KCChiefs.com Video: Positional Highlights: Running Backs
KCChiefs.com Video: 2014 Highlights: Sean Smith
County to provide $150,000 for Chiefs camp from The St. Joseph News-Press
The county will provide $150,000 from its economic development fund for improvement to Western's practice field used for the NFL team's camp in St. Joseph. The county funding matches a similar pledge that a city committee made Monday night.
"It stimulates economic development to bring people who haven't been here before and showcases the community for three weeks throughout the nation," said Dan Hausman, Eastern District commissioner.
Patriots' Brandon Bolden following in footsteps of grandfather, former Chiefs player Frank Pitts from The New Orleans Advocate
Brycen Bolden has sat in his great-grandfather's living room more than once and been forced to watch old videos of the Super Bowl that features a much younger version the man identified by the announcers of Frank Pitts.
Brycen Bolden is only 3 years old. There's little indication he knows what he's watching, but this is how things are done in Pitts' family. He's proud of his football heritage and that he played for the Kansas City Chiefs in Super Bowls I and IV. Besides, this is the same thing Pitts did with grandson, Brandon Bolden, and he'll be suiting up for the New England Patriots in Sunday's Super Bowl against the Seattle Seahawks.
No go on the big game from The Madisonville Meteor
This has been a very bitter pill for me to take. Kansas City whipped New England, 41-14, on Sept. 29, and Seattle, 24-20, on Nov. 16.
The Chiefs finished 9-7, and missed the postseason by one game. Of their seven losses, five were by eight points or less.
Kansas City's five losses by eight or less were all road games. The Chiefs lost to Denver, 24-17; San Francisco, 22-17; Oakland, 24-20; Arizona, 17-14; and Pittsburgh, 20-12.
Those five losses were by a combined 27 points. When you consider the fact that the Patriots had the best record in the AFC at 12-4 and Kansas City was 9-7 with five losses by a combined 27 points, the Chiefs were 27 points away from a 14-2 record and homefield advantage throughout the playoffs.
When did football get so popular, anyway? from Reuters UK
Michael Oriard, a cultural historian of football, played with the Kansas City Chiefs as a center, a "tall, thin" center, from 1970 to 1973, shortly after the AFL-NFL merger.
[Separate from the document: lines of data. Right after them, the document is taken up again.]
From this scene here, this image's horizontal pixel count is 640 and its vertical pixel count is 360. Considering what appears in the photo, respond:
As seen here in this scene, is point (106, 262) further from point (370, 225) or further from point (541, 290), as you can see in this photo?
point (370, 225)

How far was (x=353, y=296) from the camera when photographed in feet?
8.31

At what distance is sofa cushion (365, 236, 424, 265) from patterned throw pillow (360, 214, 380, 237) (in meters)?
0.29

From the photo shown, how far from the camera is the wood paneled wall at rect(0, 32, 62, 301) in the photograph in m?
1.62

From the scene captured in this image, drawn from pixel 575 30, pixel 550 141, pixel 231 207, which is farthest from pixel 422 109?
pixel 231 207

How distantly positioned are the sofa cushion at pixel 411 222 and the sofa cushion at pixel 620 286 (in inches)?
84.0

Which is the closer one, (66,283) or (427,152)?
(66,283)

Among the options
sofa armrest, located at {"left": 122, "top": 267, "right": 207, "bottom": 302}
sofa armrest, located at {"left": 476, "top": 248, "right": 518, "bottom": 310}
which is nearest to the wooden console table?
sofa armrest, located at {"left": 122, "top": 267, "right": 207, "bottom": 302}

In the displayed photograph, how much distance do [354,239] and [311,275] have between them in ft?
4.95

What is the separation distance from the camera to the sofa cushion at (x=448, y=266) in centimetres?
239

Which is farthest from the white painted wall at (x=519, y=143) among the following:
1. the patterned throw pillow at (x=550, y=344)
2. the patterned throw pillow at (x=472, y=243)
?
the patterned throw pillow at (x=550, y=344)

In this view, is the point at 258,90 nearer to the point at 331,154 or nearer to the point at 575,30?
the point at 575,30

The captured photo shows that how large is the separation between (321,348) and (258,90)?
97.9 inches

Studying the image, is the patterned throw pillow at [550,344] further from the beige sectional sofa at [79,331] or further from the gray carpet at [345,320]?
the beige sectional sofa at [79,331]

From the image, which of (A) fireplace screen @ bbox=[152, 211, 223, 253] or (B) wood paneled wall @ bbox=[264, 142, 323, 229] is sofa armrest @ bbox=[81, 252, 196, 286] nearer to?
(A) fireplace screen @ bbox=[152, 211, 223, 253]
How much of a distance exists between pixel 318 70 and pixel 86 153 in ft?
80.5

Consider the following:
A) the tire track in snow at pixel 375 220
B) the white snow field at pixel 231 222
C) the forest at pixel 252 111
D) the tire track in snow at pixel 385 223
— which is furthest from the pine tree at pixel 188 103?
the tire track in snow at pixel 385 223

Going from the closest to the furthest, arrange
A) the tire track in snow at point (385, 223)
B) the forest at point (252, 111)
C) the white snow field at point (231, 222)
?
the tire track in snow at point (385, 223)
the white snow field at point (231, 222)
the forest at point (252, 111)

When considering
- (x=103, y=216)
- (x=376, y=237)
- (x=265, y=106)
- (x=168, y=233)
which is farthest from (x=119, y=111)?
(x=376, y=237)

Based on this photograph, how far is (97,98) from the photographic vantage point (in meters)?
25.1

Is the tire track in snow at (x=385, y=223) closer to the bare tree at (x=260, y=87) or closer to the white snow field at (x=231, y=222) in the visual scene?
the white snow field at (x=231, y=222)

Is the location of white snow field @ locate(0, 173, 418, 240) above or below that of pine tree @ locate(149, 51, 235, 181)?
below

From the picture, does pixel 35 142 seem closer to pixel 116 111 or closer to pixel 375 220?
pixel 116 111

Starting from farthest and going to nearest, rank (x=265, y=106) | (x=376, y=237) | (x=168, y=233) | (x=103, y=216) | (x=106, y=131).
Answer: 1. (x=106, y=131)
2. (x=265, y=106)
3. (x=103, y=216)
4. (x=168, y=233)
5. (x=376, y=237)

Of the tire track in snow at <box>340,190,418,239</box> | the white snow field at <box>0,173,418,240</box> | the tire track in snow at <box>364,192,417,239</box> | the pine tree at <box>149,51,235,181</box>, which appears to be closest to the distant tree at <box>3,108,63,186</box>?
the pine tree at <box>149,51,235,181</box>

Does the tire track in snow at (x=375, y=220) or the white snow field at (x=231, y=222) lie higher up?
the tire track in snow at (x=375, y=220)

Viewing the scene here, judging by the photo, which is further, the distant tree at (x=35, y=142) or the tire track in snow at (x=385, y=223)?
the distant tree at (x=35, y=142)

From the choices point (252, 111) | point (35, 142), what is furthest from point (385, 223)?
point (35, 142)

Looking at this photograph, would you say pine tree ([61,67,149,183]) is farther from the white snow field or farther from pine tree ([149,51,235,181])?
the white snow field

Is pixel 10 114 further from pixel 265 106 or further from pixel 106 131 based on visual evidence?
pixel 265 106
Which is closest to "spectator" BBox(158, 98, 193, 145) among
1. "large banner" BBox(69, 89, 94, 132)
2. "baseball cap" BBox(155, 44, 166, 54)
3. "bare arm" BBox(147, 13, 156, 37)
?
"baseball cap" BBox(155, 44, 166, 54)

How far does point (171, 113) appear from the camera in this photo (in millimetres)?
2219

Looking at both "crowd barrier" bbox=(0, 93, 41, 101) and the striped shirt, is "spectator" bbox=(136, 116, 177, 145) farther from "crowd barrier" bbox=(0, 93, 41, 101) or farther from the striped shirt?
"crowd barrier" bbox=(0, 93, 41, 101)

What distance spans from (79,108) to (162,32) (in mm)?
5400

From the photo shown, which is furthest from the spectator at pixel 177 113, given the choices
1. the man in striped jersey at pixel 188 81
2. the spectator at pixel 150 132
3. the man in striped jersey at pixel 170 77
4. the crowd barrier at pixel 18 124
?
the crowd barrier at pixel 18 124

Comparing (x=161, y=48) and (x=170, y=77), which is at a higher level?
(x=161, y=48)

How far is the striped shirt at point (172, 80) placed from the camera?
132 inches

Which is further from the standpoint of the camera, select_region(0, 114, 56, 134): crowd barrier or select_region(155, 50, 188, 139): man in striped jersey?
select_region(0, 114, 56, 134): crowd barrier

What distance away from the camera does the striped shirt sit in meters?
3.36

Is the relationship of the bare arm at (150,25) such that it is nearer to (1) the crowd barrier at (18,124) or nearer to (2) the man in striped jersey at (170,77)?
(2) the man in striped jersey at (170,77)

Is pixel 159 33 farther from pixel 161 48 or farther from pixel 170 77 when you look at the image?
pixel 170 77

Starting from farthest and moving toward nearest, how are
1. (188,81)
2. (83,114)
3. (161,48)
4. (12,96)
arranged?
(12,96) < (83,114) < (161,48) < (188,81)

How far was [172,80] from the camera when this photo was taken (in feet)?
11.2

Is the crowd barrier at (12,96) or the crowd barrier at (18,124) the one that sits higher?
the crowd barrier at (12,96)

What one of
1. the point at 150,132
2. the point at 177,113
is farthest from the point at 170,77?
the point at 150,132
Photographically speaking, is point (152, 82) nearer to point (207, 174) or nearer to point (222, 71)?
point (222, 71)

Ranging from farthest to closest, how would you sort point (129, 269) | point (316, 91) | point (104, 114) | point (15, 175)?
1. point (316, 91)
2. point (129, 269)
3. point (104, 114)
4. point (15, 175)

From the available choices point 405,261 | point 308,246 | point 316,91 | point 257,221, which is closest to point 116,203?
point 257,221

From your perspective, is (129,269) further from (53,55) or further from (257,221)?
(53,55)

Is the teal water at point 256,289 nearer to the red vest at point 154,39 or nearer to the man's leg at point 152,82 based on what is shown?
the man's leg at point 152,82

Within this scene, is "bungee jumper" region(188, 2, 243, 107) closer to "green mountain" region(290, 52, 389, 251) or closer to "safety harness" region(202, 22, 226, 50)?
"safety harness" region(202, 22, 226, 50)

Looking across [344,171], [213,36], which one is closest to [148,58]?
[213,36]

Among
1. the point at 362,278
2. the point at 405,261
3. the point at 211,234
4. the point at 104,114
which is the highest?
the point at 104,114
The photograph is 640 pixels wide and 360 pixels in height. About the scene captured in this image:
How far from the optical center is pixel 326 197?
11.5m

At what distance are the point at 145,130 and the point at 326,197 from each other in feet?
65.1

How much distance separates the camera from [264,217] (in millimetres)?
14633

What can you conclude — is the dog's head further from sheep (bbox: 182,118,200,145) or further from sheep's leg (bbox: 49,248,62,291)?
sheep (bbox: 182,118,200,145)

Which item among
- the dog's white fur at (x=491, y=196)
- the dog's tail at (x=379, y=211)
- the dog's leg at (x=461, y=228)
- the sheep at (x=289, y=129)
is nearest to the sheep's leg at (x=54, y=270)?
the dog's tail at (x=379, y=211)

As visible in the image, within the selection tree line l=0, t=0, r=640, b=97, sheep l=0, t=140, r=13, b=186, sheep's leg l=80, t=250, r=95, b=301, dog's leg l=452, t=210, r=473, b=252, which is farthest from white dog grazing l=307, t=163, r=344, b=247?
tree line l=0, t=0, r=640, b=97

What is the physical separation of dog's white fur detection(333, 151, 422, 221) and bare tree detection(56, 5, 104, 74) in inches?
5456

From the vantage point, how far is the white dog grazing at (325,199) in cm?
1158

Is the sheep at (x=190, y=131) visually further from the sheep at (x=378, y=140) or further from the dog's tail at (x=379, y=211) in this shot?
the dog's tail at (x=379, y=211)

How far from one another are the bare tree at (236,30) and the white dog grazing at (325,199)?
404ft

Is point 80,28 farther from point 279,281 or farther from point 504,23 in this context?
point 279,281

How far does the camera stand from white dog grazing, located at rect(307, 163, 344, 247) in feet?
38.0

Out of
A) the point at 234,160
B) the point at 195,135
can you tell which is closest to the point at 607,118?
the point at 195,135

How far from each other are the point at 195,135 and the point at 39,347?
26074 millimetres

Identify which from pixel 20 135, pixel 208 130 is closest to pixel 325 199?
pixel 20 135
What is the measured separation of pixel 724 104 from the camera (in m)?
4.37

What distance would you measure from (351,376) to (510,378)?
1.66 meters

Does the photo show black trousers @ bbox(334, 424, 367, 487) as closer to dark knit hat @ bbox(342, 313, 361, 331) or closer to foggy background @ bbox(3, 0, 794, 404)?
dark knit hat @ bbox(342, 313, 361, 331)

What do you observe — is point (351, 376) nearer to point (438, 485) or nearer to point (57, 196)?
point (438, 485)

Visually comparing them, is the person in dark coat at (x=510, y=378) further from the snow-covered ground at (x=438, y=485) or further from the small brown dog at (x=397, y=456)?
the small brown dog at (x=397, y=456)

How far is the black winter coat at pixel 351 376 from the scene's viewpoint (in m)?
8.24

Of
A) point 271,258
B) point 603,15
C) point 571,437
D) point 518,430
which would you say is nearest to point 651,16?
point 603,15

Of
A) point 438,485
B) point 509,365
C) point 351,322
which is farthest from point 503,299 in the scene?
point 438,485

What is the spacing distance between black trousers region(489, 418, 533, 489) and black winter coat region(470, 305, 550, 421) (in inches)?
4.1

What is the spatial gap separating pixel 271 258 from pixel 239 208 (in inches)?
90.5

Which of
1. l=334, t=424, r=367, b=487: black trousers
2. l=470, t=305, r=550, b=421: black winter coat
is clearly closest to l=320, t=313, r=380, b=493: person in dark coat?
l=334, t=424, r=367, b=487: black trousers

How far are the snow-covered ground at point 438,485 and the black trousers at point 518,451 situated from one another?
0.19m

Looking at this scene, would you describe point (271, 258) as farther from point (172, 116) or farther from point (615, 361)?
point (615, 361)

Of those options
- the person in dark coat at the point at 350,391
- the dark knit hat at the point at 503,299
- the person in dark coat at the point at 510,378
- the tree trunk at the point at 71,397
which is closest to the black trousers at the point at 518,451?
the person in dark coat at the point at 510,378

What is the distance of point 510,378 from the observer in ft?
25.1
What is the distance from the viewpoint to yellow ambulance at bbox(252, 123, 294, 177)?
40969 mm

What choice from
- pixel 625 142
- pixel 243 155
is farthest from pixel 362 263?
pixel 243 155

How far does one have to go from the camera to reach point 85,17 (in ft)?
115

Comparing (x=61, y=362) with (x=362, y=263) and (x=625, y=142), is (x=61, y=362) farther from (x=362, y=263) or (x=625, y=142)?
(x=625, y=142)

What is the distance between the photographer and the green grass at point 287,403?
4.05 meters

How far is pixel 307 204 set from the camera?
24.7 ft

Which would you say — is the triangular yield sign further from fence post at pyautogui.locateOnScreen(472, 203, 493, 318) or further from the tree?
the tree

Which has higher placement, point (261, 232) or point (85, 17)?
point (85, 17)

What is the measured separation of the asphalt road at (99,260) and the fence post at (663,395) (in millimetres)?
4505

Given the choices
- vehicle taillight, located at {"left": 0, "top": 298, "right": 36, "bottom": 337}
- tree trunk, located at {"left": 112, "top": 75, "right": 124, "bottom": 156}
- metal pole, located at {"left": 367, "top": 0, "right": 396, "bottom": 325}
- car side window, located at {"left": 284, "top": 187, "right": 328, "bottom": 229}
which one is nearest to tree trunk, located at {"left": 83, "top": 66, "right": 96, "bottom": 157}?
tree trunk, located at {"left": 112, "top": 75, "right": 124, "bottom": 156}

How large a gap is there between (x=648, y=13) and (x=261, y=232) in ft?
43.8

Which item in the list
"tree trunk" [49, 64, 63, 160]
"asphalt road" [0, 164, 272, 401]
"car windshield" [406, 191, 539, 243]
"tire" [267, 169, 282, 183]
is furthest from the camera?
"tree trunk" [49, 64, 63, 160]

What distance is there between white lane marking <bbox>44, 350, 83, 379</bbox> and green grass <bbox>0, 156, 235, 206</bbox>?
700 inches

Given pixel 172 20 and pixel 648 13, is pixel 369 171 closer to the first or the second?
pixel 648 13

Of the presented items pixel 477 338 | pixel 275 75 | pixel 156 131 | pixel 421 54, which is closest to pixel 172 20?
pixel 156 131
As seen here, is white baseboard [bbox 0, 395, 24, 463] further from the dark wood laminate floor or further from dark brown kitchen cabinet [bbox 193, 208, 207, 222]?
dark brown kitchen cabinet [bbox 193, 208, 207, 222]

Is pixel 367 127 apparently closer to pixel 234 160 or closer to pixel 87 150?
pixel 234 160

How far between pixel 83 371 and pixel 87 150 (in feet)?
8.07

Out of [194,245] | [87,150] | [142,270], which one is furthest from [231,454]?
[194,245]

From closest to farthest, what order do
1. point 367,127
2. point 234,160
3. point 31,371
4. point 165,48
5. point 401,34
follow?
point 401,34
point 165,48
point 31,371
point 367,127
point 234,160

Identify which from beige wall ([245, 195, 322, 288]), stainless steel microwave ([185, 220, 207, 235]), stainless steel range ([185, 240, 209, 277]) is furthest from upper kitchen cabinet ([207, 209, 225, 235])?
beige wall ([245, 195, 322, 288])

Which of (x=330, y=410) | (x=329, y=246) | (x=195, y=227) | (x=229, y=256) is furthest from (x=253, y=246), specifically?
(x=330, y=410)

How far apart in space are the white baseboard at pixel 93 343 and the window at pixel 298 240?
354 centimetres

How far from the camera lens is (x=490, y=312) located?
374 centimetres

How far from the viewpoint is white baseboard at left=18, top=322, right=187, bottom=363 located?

He's watched the sport change dramatically (for one, there aren't many self-described "thin" centers around) through the rise of 24-hour cable news, the Internet and fantasy sports. Why is football so popular? He says the sport "simply resonates" with more Americans.
"The fundamental appeal of football is the tension at the heart between violence and artistry that really does create the frisson on the field," Oriard said. "We respond to the violence on the field. But it's not sheer violence, it's not ultimate fighting."
The low barrier to entry to gambling and fantasy sports, Oriard said, "creates this ancillary way to connect to the game."
Communicating The Brand: Gatorade from Strategist Magazine
The Gatorade brand's roots are firmly in football. The birth of the brand dates back to 1965, when University of Florida researchers aimed to help their beloved Gators win more football games. And, in the NFL, Gatorade gained traction in the 1969-1970 season, when the drink helped propel the Kansas City Chiefs to a Super Bowl IV win. In 1983, Gatorade became the official sports drink of the NFL, a title it still owns today.